Improvement of Obesity Phenotype by Chinese Sweet Leaf Tea (Rubus suavissimus) Components in High-Fat Diet-Induced Obese Rats
journal contributionposted on 12.01.2011, 00:00 by Gar Yee Koh, Kathleen McCutcheon, Fang Zhang, Dong Liu, Carrie A. Cartwright, Roy Martin, Peiying Yang, Zhijun Liu
Drinking an herbal tea to lose weight is a well-liked concept. This study was designed to examine the possible improvement of obesity phenotype by a new tea represented by its purified components, gallic acid, ellagic acid, and rubusoside (GER). Male obese-prone SD rats were given low-fat diet, high-fat diet, or high-fat diet plus GER at the dose of 0.22 g/kg of body weight for 9 weeks.
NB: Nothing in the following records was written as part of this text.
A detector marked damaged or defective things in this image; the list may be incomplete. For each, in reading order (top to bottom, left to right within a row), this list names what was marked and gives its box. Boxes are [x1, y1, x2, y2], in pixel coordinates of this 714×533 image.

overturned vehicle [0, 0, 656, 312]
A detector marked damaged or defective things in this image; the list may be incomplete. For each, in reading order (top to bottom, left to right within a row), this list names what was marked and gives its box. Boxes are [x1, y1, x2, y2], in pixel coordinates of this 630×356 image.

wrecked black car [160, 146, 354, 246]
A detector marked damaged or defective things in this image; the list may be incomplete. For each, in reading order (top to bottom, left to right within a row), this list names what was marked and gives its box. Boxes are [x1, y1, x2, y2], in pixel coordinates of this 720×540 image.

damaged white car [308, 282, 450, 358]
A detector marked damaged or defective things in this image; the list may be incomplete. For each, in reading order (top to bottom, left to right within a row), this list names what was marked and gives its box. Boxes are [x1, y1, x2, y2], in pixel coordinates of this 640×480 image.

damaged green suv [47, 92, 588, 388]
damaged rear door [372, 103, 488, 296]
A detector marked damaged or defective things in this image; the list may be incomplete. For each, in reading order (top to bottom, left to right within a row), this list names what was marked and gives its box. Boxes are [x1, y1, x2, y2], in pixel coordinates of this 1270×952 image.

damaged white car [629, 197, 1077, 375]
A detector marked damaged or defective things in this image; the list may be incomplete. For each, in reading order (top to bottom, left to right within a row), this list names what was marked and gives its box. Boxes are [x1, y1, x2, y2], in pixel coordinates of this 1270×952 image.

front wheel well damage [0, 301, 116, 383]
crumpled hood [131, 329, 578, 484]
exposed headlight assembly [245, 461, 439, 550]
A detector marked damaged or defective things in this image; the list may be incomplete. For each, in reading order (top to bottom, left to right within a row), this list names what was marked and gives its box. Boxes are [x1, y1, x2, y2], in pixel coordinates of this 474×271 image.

GER significantly reduced body weight gain by 22% compared to the high-fat diet control group with 48% less abdominal fat gain. Food intake was not affected. Blood glucose was lowered in the GER-treated group, whereas serum triglycerides and cholesterol were significantly reduced by 50%. This improved obesity phenotype may be associated with the attenuated expression of vascular endothelial growth factor in preadipocyte 3T3-L1 cells. Although other underlying, possibly multiple, mechanisms behind the improved phenotype are largely unknown, the observed improvement of multiple obesity-related parameters by the new tea warrants further investigations.